GIVEN TASK:
Show every line of the material below that contains the string "snowy", copied in full, and treat uppercase and lowercase letters as different.

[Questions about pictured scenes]
----
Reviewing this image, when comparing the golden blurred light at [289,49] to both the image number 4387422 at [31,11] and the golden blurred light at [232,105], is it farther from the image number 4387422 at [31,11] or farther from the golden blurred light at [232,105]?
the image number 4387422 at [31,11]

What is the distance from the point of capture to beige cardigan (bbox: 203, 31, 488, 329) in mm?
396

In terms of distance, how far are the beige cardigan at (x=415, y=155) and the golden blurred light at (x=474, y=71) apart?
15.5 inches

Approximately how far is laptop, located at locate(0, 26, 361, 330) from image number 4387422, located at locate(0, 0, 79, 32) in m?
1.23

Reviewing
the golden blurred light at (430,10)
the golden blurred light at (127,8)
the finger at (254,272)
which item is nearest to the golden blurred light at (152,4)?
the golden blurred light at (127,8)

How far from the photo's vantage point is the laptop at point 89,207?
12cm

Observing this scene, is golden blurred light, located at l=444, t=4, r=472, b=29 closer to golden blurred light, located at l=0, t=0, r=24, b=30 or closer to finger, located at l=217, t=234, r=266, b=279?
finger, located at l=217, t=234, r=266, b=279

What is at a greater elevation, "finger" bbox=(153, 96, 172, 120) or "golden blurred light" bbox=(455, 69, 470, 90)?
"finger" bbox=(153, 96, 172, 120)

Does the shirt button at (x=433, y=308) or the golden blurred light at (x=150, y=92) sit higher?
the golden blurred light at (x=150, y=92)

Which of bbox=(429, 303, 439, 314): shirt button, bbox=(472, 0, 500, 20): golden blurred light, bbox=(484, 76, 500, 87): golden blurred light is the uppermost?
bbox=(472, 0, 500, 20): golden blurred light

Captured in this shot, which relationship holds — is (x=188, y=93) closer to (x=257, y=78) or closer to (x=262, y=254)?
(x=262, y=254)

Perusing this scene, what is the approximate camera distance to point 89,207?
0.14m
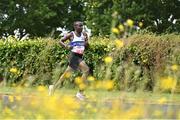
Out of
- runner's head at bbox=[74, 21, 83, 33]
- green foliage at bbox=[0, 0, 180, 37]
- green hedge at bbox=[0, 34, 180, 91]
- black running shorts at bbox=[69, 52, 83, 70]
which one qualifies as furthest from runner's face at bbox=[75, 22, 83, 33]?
green foliage at bbox=[0, 0, 180, 37]

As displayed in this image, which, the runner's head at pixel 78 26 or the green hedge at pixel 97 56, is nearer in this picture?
the runner's head at pixel 78 26

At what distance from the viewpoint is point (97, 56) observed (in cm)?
1780

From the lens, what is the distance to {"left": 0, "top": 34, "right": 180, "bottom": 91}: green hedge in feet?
53.0

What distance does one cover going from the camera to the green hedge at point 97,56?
16141 millimetres

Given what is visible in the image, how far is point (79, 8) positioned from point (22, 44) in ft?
85.5

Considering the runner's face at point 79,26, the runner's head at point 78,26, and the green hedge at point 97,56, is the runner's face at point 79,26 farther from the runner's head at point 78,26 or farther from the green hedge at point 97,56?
the green hedge at point 97,56

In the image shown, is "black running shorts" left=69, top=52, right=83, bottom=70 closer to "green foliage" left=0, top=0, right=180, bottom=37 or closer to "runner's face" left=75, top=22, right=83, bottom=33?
"runner's face" left=75, top=22, right=83, bottom=33

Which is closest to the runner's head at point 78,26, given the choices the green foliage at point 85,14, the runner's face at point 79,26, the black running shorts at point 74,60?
the runner's face at point 79,26

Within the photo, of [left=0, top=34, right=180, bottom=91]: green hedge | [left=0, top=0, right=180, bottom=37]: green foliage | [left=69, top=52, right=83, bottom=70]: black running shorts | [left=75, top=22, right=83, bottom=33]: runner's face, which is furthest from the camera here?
[left=0, top=0, right=180, bottom=37]: green foliage

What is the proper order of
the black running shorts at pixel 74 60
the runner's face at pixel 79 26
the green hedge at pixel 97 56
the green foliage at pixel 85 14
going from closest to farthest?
1. the runner's face at pixel 79 26
2. the black running shorts at pixel 74 60
3. the green hedge at pixel 97 56
4. the green foliage at pixel 85 14

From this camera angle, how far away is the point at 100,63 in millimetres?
17812

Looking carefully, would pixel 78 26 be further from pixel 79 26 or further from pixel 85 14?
pixel 85 14

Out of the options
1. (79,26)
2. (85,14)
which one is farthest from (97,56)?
(85,14)

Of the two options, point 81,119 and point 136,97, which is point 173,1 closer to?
point 136,97
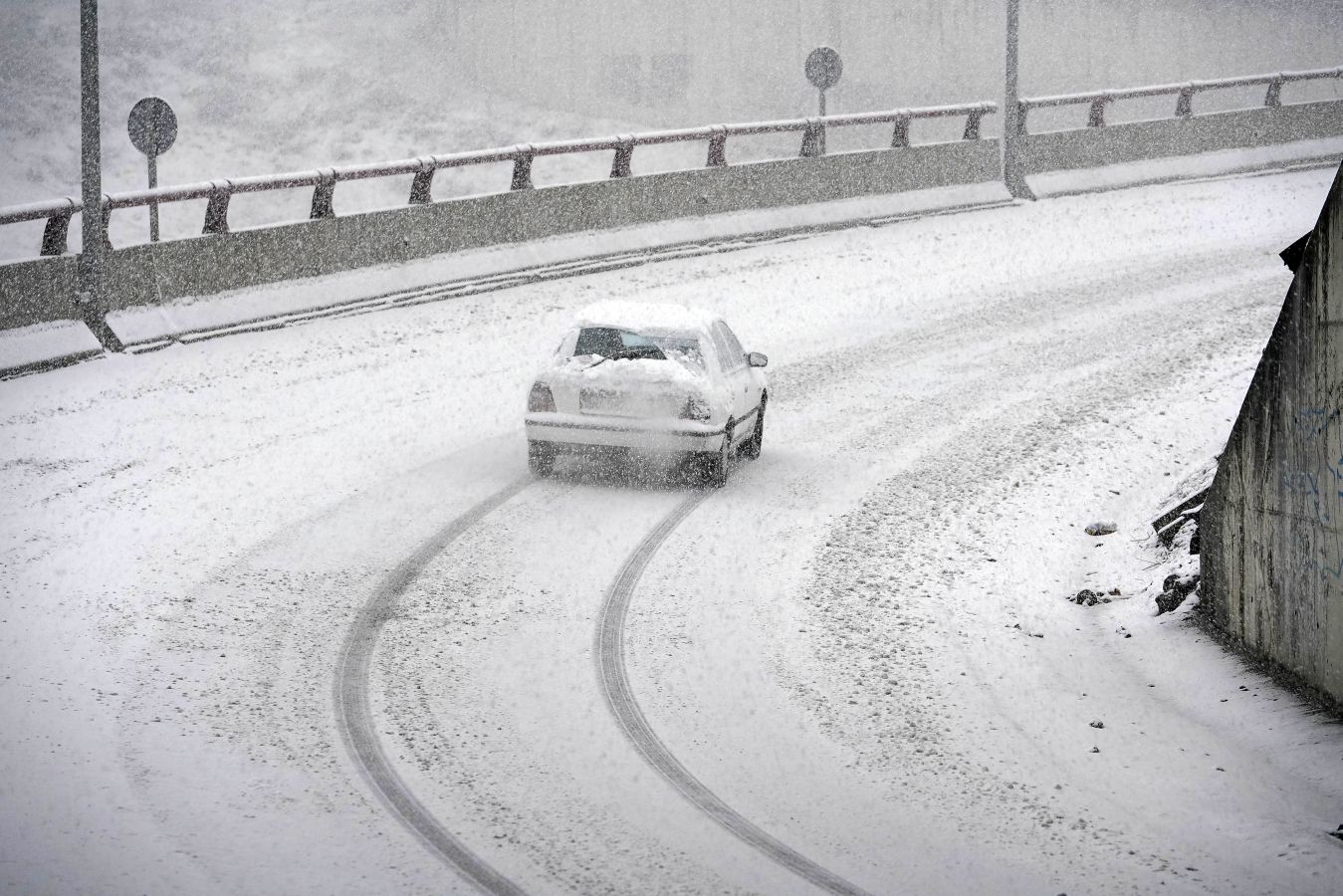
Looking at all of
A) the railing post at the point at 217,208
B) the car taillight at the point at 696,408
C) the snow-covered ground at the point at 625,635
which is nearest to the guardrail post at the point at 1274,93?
the snow-covered ground at the point at 625,635

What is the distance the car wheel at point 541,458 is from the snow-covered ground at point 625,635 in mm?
156

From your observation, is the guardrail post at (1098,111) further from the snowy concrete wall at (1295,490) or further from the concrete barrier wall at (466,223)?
the snowy concrete wall at (1295,490)

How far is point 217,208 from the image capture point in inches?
730

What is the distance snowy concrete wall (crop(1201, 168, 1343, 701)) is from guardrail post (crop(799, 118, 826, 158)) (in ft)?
52.5

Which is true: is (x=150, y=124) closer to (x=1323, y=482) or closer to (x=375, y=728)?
(x=375, y=728)

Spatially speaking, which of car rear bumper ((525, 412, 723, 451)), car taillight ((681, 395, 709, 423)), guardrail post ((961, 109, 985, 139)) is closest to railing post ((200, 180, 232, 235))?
car rear bumper ((525, 412, 723, 451))

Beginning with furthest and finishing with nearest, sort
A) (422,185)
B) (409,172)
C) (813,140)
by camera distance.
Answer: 1. (813,140)
2. (409,172)
3. (422,185)

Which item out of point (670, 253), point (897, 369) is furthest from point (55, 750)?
point (670, 253)

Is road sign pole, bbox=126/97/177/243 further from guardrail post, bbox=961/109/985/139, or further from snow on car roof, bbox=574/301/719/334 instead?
guardrail post, bbox=961/109/985/139

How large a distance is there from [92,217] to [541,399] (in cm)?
698

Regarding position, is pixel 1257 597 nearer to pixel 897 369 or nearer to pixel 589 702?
pixel 589 702

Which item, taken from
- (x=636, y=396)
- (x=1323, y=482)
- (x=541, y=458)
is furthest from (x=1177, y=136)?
(x=1323, y=482)

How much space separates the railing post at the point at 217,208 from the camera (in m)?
18.4

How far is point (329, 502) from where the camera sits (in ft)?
40.3
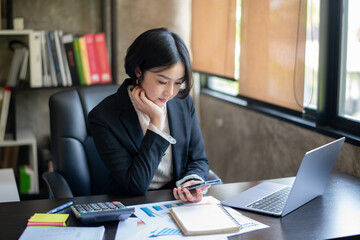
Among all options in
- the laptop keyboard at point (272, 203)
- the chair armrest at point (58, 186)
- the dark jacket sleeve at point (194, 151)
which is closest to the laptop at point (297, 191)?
the laptop keyboard at point (272, 203)

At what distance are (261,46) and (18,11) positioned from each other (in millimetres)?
1688

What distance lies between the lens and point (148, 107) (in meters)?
1.71

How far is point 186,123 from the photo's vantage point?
74.0 inches

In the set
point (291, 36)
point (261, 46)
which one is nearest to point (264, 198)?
point (291, 36)

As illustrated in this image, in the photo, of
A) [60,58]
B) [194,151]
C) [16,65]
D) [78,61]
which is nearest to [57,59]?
[60,58]

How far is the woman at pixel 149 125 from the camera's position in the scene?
5.35 ft

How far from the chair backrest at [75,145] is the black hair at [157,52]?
41 cm

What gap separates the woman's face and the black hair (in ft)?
0.06

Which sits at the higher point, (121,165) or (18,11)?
(18,11)

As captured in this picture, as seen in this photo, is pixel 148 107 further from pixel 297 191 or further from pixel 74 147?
pixel 297 191

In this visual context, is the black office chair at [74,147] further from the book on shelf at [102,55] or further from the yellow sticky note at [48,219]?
the book on shelf at [102,55]

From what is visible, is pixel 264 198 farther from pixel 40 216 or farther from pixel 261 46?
pixel 261 46

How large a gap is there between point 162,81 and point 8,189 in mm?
738

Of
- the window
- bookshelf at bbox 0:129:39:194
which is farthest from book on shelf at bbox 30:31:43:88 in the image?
the window
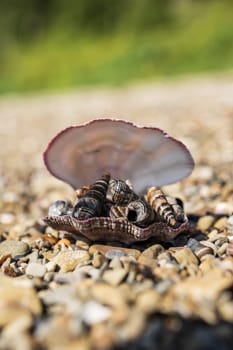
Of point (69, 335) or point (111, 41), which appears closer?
point (69, 335)

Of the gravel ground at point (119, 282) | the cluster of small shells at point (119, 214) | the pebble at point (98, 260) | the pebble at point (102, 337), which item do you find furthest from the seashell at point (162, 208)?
the pebble at point (102, 337)

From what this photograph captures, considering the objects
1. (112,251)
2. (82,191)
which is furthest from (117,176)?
(112,251)

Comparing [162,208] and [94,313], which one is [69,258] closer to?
[162,208]

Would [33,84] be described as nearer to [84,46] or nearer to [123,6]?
[84,46]

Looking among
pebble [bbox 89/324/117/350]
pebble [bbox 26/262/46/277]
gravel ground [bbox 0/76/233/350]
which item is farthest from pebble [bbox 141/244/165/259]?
pebble [bbox 89/324/117/350]

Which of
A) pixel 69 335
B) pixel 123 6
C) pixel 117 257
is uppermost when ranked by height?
pixel 123 6

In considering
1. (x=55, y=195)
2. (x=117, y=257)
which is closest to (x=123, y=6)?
(x=55, y=195)
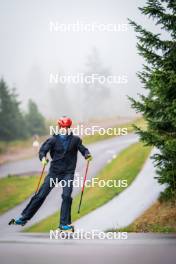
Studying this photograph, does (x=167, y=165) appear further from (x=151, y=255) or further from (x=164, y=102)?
(x=151, y=255)

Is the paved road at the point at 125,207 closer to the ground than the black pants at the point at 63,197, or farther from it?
closer to the ground

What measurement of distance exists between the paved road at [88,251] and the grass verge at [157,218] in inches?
294

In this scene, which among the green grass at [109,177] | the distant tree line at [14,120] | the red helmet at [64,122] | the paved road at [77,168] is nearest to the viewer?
the red helmet at [64,122]

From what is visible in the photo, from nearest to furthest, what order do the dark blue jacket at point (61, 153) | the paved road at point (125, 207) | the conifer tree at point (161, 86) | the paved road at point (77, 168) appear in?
the dark blue jacket at point (61, 153) < the conifer tree at point (161, 86) < the paved road at point (125, 207) < the paved road at point (77, 168)

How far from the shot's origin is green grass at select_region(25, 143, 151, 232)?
720 inches

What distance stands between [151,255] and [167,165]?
5.22 m

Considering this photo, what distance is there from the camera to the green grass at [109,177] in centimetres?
1830

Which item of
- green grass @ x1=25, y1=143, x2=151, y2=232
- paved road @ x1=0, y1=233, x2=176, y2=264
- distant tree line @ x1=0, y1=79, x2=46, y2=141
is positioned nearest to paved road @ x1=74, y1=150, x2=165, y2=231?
green grass @ x1=25, y1=143, x2=151, y2=232

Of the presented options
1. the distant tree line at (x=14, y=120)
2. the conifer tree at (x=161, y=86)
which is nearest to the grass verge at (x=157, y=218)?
the conifer tree at (x=161, y=86)

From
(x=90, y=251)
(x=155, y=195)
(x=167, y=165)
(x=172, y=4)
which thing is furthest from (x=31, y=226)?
(x=90, y=251)

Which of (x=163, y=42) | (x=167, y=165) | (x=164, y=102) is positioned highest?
(x=163, y=42)

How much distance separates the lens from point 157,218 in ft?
45.2

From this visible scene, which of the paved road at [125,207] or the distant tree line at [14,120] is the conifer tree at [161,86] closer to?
the paved road at [125,207]

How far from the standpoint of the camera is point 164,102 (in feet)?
29.8
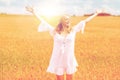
----
EXERCISE SOLUTION:
From your observation, is the guardrail post at (1098,111) further from the snowy concrete wall at (1295,490) or further from the concrete barrier wall at (466,223)?
the snowy concrete wall at (1295,490)
What is the distance snowy concrete wall (crop(1201, 168, 1343, 701)) is from guardrail post (crop(799, 118, 826, 158)) (in ft)?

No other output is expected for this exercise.